Essa é a reprodução ao extremo da máxima direitista que afirma ser bom o bandido morto. Seu sangue não vale nada, mas ferve no calor insuportável do lugar. A jaula só abriga conflitos e a total insanidade só termina com o abate. A ironia maior é que a construção fora erguida no local de uma antiga sede de fazenda. O chão já estava repleto de escravizados que tombaram vitimados por excessos no passado. E continua sendo regado com o mesmo sangue negro. Nunca houve tentativa de recuperar ninguém e a distância, o total isolamento social, apenas confirma a destinação ao esquecimento. A história é kafkaniana e curta: tem apenas 144 páginas e foi publicada pela Editora Record.

O segundo livro premiado é Enterre Seus Mortos. Conta a história de dois homens que trabalham recolhendo corpos de animais, vítimas de atropelamentos nas estradas – um deles, por sinal, ex-padre que fora excomungado. As carcaças são removidas com a raspagem do asfalto, jogadas na carroceria de sua caminhonete e levadas para um galpão onde são trituradas. O problema aparece quando eles descobrem que também existem corpos humanos jogados às margens das rodovias. O que fazer com eles? Para quem informar e o que dizer? Ninguém parece transitar pelas redondezas, exceto eles próprios. Sua companhia é o céu e o silêncio, esse idêntico ao da sociedade perante o sumiço de indesejados.

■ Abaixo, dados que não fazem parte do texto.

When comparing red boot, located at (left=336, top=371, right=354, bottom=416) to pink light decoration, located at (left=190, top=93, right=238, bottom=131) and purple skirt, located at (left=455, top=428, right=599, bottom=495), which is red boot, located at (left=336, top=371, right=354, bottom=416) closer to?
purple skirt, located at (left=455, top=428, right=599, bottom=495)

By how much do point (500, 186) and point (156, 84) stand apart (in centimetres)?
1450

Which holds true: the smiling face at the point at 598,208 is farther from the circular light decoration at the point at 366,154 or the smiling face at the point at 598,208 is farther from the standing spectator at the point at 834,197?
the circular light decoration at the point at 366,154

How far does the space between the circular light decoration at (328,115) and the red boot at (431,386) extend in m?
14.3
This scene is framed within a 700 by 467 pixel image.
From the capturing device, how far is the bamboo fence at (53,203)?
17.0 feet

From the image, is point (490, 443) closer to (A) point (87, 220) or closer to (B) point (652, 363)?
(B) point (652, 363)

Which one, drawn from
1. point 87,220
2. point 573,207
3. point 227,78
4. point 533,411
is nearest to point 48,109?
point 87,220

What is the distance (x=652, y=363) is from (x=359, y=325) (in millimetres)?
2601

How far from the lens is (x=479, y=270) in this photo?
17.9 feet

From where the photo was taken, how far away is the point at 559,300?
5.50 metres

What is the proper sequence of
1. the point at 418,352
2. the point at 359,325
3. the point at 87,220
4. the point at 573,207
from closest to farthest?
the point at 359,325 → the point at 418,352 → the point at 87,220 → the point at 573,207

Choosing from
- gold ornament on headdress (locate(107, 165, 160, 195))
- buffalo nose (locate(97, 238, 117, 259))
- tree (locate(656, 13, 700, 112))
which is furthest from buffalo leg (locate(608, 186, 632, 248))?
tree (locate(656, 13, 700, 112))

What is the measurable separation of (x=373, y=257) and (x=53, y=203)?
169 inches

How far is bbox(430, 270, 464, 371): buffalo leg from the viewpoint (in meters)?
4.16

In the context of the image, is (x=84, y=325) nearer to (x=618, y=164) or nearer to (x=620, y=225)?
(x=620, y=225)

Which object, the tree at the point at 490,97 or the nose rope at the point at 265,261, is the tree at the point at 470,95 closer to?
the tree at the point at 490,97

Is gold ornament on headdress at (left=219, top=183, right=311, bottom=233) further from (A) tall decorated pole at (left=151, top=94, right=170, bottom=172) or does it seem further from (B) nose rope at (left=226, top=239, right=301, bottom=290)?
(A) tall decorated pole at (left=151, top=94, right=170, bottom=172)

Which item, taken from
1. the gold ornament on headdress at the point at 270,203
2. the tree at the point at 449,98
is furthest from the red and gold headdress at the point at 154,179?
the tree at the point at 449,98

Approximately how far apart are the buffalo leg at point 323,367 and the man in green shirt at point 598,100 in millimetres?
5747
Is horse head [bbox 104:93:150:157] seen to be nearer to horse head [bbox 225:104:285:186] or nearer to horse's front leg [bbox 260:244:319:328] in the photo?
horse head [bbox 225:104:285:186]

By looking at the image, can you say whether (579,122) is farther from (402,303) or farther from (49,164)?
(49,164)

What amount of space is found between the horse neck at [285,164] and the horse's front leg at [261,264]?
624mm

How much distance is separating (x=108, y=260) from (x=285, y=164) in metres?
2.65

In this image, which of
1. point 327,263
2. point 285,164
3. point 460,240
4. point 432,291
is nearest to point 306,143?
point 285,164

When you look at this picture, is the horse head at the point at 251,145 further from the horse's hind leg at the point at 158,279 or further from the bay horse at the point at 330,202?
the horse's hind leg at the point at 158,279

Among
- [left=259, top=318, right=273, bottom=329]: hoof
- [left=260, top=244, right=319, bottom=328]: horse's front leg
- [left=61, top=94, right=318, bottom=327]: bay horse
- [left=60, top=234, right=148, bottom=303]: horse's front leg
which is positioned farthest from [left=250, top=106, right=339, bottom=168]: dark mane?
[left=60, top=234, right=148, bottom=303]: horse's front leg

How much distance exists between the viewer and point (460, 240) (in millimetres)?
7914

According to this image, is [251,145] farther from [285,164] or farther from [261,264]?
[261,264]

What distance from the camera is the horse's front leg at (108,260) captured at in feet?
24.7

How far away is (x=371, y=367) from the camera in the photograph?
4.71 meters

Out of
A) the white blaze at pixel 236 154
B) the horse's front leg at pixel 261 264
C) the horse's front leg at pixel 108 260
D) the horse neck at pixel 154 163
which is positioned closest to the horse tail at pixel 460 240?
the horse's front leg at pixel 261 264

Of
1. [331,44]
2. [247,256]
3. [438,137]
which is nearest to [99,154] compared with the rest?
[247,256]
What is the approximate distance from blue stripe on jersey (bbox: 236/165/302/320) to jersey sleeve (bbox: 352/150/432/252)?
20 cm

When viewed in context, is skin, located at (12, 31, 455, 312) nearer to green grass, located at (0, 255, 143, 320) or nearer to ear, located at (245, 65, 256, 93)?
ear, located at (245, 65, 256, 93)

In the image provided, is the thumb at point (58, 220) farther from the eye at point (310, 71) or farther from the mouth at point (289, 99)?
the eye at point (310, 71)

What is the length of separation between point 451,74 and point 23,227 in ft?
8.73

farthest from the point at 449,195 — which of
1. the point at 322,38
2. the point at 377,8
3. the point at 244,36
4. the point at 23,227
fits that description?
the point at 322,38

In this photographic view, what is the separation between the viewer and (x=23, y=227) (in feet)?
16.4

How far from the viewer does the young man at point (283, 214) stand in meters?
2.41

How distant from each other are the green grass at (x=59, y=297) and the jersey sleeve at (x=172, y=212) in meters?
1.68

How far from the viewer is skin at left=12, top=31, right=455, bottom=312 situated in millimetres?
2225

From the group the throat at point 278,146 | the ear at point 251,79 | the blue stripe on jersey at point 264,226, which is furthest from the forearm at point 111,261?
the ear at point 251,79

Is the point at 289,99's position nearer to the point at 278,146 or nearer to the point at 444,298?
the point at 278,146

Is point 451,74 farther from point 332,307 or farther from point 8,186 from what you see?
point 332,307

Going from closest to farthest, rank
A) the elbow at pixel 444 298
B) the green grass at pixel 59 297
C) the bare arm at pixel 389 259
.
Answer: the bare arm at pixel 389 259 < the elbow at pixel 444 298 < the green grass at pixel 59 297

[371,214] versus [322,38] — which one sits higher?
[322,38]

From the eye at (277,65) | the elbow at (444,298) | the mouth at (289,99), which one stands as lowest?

A maior dúvida dos dois homens é sobre o que pretendiam os mortos. Para onde eles iriam, se nada existe ao redor, se não há destino provável por perto? Mesmo sendo pessoas brutalizadas pela vida, ambos entendem que não é possível deixar os corpos à disposição de animais que os devorem. Buscam então dar destino melhor aos esquecidos, sendo a religião assunto tangenciado no texto, também de forma crítica, com o peso que a culpa coloca nos ombros das pessoas. A questão do batismo é abordada, com a percepção do paradoxo da pureza ser alcançada com o mergulho nas águas de um rio imundo. Outra história curta, com 136 páginas, esta publicada pela Companhia das Letras.

São dois livros pesados, que demandam estômago para que sejam lidos. Mas nada muito mais do que é exigido para que se digira os noticiosos que a televisão joga dentro das nossas salas, todos os dias. Por isso merecem mesmo a recomendação. Agora, me caíram todos os butiás do bolso quando eu descobri o nome do livro que ela havia escrito antes destes dois citados, em 2013: De Gado e de Homens. A mulher só pode ser a reencarnação de uma pitonisa grega, talvez a original Pythía (Serpente), reconhecida pelas profecias certeiras que fazia, ao ser inspirada diretamente pelo poderoso Apolo, uma vez que era a sacerdotisa do templo a ele dedicado, em Delfos. Um dia ainda visito o local, situado nas costas do monte Parnaso.

24.04.2020

8 Comentários

  1. Achei super impactantes os temas escolhidos por esta autora. Ela não desvia o olhar de uma dor que seria desvastadora para a maioria dos mortais. Ficou muito apropriada a alusão a Pythia.